*Short problem*
Translate this sentence from the plot summary below into Spanish: "Manyus decides to work with Bruce to put a stop to the worldwide disasters."

*Given text*
____________

Zolok:  “He’ll do as I say or I’ll put him in the enlarging machine! I’ll control his brain, even if I have to make him a white giant!”

There’s not all that much to see in Liguria, as it turns out, just a series of blank metal corridors (or rather, the same one over and over). The always-lurking Natcha spots the newcomers and takes the first opportunity to make contact. She leads Bruce and Jerry to Manyus’s laboratory, while the oblivious Hugo stomps off in the other direction.

Introductions have no sooner been made than Zolok’s voice comes over a speaker—explaining who Bruce is, and all about his magnetic detector. When Bruce asks how he could have known about their whereabouts, Manyus gives the answer that, in 1935, explained everything: “Television!”


He has a short-circuiting device, however, so there is the opportunity for a brief private conversation. Manyus decides to work with Bruce to put a stop to the worldwide disasters. Hearing about the amplifier (in the Powerhouse, which is where those first scenes were set), Bruce resolves to destroy it. Manyus cannot leave the room, which has a giant guarding it, but Natcha offers to act as guide.

Gorzo brings Colton and Reynolds into Zolok’s presence. Zolok frightens them by accusing them of spying, then easily acquires all the information they can give him. Hearing of Bruce’s expertise – and Jerry’s! – makes Zolok decide that he must hobble the two of them immediately; he has Appolyn prepare the enlarging machine…

Zolok then discovers Manyus’s interference with his TV system, and goes into a rant that ends with him dropping Colton and Reynolds down another trapdoor into another metal dungeon.

Manyus is demonstrating his freezing-gun – capable of freezing any sort of power – to Jerry when Gorzo and Hugo arrive to collect them. Meanwhile, Appolyn catches up with Bruce and Natcha at the Powerhouse, where Bruce has detached the amplifier. To Appolyn’s snarl, “What are you doing with that amplifier?”, instead of just, I don’t know, dropping it, he hands it off to Natcha and pops Appolyn one on the jaw. In the ensuing scuffle, Appolyn is forced, somewhat embarrassingly, to call for Hugo’s help (beaten up by an electrical engineer, huh, tough guy?); while Natcha hides the amplifier, I guess.

____________

*Provided material*
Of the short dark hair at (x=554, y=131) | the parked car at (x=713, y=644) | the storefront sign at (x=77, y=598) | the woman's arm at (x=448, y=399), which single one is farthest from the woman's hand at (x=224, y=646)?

____________

*Response to this exercise*
Manyus decide trabajar con Bruce para poner fin a los desastres mundiales.